----- TEXTE FOURNI

ANDERSON, ALEXANDER, éducateur et fonctionnaire, né le 30 septembre 1836 à Aberdeen, Écosse, fils d’Alexander Anderson et de Margaret Imray ; le 11 novembre 1862, il épousa à Alloa, Écosse, Catherine Stewart Robertson, et ils eurent trois fils et une fille ; décédé le 13 janvier 1925 à Halifax.

Alexander Anderson fréquenta l’école à Aberdeen jusqu’en 1854, année où il termina premier de toute l’Écosse aux examens de sa promotion et décrocha une bourse d’études pour le Moray House Training College, établissement de formation des enseignants situé à Édimbourg. Il étudia à ce collège pendant deux ans, fut nommé à l’un des postes de direction au département de formation, puis entra à la University of Edinburgh. Au bout de quatre années d’études à cet endroit, il remporta les médailles d’or en mathématiques et en philosophie naturelle et une autre médaille en chimie.

En novembre 1862, Anderson et sa femme, nouvellement mariés, s’embarquèrent pour l’Île-du-Prince-Édouard, où le jeune homme commença à enseigner les mathématiques et les sciences à Charlottetown, au Prince of Wales College. Cet établissement laïque fondé par le gouvernement d’Edward Palmer* en 1860 était installé dans un bâtiment délabré occupé auparavant par une école pour garçons, la Central Academy. Le collège était fondamentalement une école secondaire, mais il offrait aussi ce qui était apparemment l’équivalent de la première année d’université. En 1868, Anderson fut nommé directeur lorsque Alexander Inglis, directeur fondateur, remit sa démission et retourna en Écosse. Les talents d’Anderson ne tardèrent pas à se manifester. Dès les années 1870, époque à laquelle l’effectif était d’environ 70 élèves, des diplômés furent acceptés en deuxième année dans des collèges et des universités tels que McGill, Dalhousie, Harvard et Cornell, et un bon nombre d’entre eux reçurent des bourses et des prix.

De telles distinctions témoignent de l’impression que produisait Anderson. Parmi ses élèves au cours des années 1870 se trouvait Jacob Gould Schurman, de Freetown, qui fréquenta plus tard diverses universités à Édimbourg, à Londres et sur le continent européen et serait l’un des recteurs de la Cornell University. « Je n’ai jamais rencontré d’enseignant aussi formidable que le professeur Anderson », avait-il dit un jour. « Il n’y [en] a aucun, toute réflexion faite, à qui je dois personnellement davantage qu’à lui. » Sir Andrew Macphail*, un des fils de l’inspecteur d’écoles William McPhail*, étudia au Prince of Wales College dans les années 1880 avant de faire des études de médecine à la McGill University. « Des nombreux enseignants que j’ai connus depuis », raconterait-il, Anderson était « le meilleur ». En 1888, la McGill University remit à ce dernier un doctorat en droit et souligna « l’excellente formation » qu’il donnait et son rôle dans l’amélioration du réseau d’éducation de l’île.

----------

EXERCICE PROPOSÉ 1:
D'après la notice biographique, en quelle année Anderson devint-il directeur du Prince of Wales College ?
EXERCICE PROPOSÉ 2:
Présentez sous forme de tableau Markdown, avec les colonnes n et Ligne, les lignes de la liste depuis celle qui contient « Is the white » jusqu'à la fin de la liste, sans les lignes vides. Laissez les images hors de la réponse.

----- DONNÉES DE L'EXERCICE

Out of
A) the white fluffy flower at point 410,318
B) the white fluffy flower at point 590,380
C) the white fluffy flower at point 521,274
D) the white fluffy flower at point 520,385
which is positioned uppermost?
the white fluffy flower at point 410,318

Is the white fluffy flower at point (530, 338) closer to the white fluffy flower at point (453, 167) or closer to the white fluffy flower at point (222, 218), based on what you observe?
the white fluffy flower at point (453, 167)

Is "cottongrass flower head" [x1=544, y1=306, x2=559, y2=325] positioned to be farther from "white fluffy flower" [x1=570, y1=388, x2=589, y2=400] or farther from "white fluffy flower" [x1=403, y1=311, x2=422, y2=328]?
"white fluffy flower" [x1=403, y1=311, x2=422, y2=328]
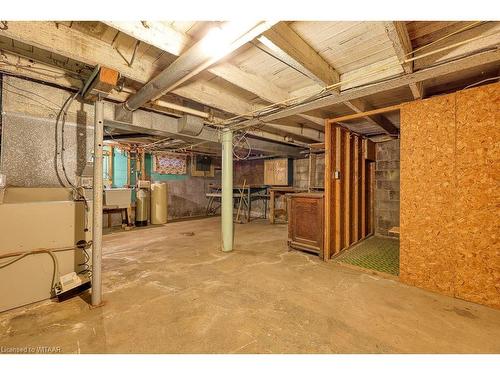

----------

RÉPONSE COMPLÈTE 1:
En 1868.

RÉPONSE COMPLÈTE 2:
| n | Ligne |
|---|---|
| 1 | Is the white fluffy flower at point (530, 338) closer to the white fluffy flower at point (453, 167) or closer to the white fluffy flower at point (222, 218), based on what you observe? |
| 2 | the white fluffy flower at point (453, 167) |
| 3 | Is "cottongrass flower head" [x1=544, y1=306, x2=559, y2=325] positioned to be farther from "white fluffy flower" [x1=570, y1=388, x2=589, y2=400] or farther from "white fluffy flower" [x1=403, y1=311, x2=422, y2=328]? |
| 4 | "white fluffy flower" [x1=403, y1=311, x2=422, y2=328] |